• Dataset records:
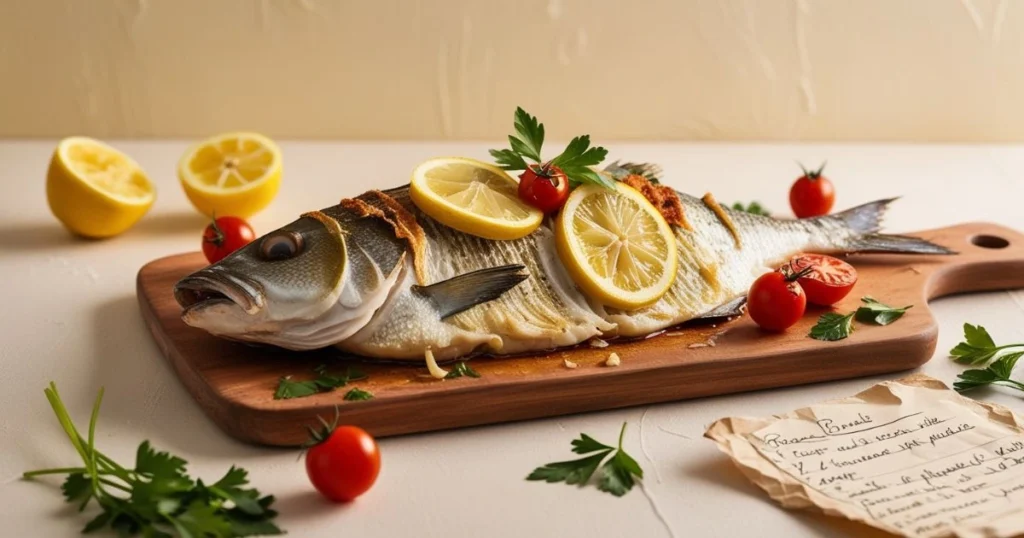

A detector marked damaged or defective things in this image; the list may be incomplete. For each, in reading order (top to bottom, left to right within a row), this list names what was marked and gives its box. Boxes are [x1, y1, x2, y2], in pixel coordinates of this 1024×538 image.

torn paper note [704, 373, 1024, 536]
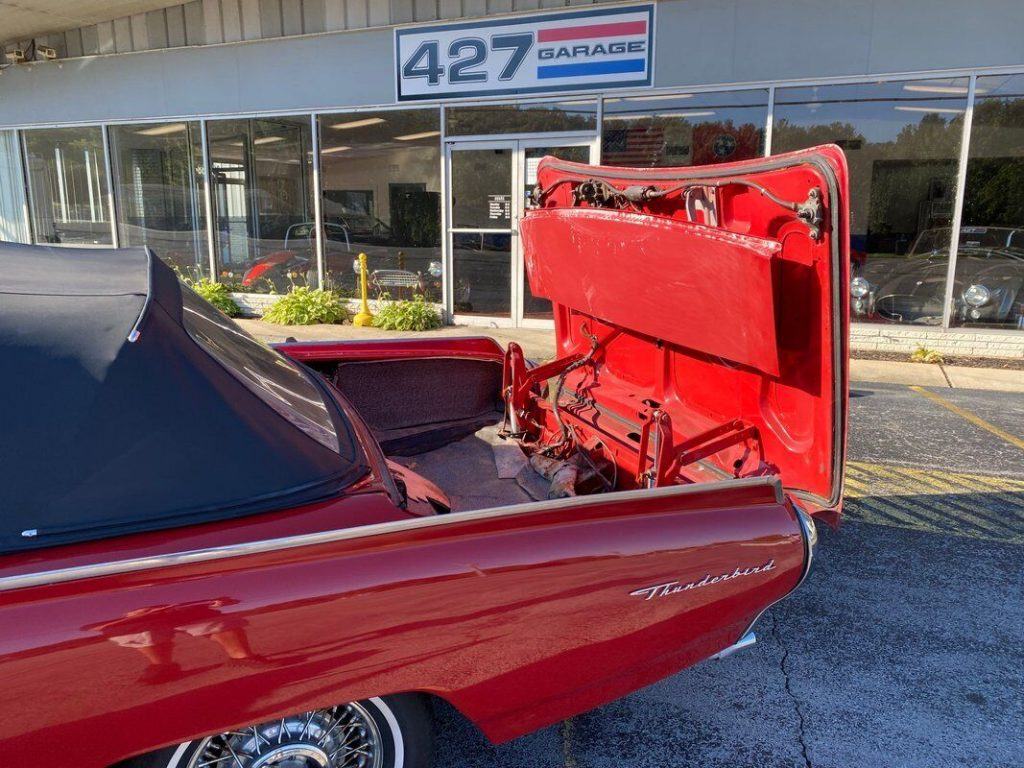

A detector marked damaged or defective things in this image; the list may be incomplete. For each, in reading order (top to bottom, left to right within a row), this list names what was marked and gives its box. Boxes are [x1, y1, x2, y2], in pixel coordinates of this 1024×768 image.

crack in asphalt [770, 614, 815, 768]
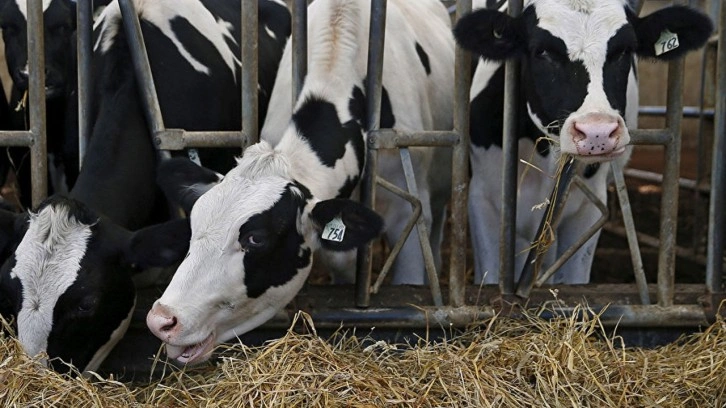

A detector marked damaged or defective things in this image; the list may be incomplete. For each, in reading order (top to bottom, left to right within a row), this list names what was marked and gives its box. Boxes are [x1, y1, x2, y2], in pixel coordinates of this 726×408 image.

rusty metal bar [28, 0, 47, 207]
rusty metal bar [76, 0, 92, 169]
rusty metal bar [118, 0, 171, 161]
rusty metal bar [242, 0, 258, 147]
rusty metal bar [292, 0, 308, 106]
rusty metal bar [356, 0, 386, 308]
rusty metal bar [452, 0, 474, 308]
rusty metal bar [500, 0, 524, 294]
rusty metal bar [660, 55, 688, 308]
rusty metal bar [708, 0, 724, 294]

• Task details:
Copy all of the data above, substituting "broken or faulty" for each occurrence of "damaged or defective" and keeping everything else the same. Omit the pictures.

• Finished exercise:
A detector marked broken or faulty things in this image; the list may be incomplete. For each, in reading order (top to bottom, left to right within a row), this list names what was marked and gives its box. Boxes are [x1, y1, x2, y2], in pixel coordinates of this 1024×538 image.

torn paper note [704, 373, 1024, 536]

A detector marked broken or faulty things in this image; the list may be incomplete. For each, in reading order (top to bottom, left to right within a row), this list names what was marked and gives its box. Boxes are [x1, y1, x2, y2], in pixel coordinates of this 1024×768 image.

crack in asphalt [770, 614, 815, 768]

A detector marked broken or faulty things in this image; the list may be incomplete. For each, in reading order (top to bottom, left to right within a row), this list names what was marked and gives its box. Boxes are [x1, y1, x2, y2], in pixel coordinates of this 726×408 image.

rusty metal bar [28, 0, 47, 207]
rusty metal bar [76, 0, 92, 169]
rusty metal bar [118, 0, 171, 161]
rusty metal bar [242, 0, 258, 147]
rusty metal bar [292, 0, 308, 106]
rusty metal bar [356, 0, 386, 308]
rusty metal bar [452, 0, 474, 308]
rusty metal bar [500, 0, 524, 294]
rusty metal bar [660, 55, 688, 308]
rusty metal bar [708, 0, 724, 294]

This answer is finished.